** START **

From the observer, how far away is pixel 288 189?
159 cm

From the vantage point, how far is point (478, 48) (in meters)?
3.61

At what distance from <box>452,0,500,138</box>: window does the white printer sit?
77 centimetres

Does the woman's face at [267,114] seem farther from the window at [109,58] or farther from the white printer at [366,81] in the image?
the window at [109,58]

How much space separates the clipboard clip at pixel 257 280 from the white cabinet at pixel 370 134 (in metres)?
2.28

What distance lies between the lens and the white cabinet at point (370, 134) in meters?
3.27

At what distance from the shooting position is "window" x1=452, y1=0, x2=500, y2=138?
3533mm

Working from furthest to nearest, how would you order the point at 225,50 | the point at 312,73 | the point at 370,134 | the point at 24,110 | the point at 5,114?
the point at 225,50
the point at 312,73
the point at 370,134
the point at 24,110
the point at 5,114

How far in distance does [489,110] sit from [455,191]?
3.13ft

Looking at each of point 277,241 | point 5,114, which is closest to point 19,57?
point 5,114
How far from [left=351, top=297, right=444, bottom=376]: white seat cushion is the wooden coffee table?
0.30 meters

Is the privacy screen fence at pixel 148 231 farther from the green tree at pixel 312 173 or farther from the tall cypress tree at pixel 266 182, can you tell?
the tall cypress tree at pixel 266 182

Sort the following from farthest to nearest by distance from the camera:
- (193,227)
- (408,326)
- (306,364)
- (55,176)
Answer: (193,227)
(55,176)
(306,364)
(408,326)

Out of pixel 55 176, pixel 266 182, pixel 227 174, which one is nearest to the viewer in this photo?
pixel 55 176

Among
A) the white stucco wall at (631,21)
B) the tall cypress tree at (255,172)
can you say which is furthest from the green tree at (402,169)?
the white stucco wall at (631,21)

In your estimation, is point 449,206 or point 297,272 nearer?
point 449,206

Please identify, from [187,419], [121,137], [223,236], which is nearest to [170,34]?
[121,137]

** END **

◆ Given task
Rewrite the data from the start up to and including the line that contains "0.30 meters" as a two-column CSV with the headers input and output. Give one row for each text and its answer, with each value in a single quoted field and line breaks replaced by spaces.

◆ Task answer
input,output
"From the observer, how far away is pixel 288 189?","159 cm"
"From the vantage point, how far is point (478, 48) (in meters)?","3.61"
"At what distance from <box>452,0,500,138</box>: window does the white printer sit?","77 centimetres"
"Does the woman's face at [267,114] seem farther from the window at [109,58] or farther from the white printer at [366,81] in the image?","the window at [109,58]"
"How much space separates the clipboard clip at pixel 257 280 from the white cabinet at pixel 370 134 (in metres)?","2.28"
"What distance lies between the lens and the white cabinet at point (370, 134) in meters?","3.27"
"At what distance from the shooting position is ""window"" x1=452, y1=0, x2=500, y2=138?","3533mm"
"Working from furthest to nearest, how would you order the point at 225,50 | the point at 312,73 | the point at 370,134 | the point at 24,110 | the point at 5,114?","the point at 225,50 the point at 312,73 the point at 370,134 the point at 24,110 the point at 5,114"
"How far in distance does [489,110] sit from [455,191]?","3.13ft"
"Looking at each of point 277,241 | point 5,114, which is closest to point 19,57?","point 5,114"
"How far from [left=351, top=297, right=444, bottom=376]: white seat cushion is the wooden coffee table?","0.30 meters"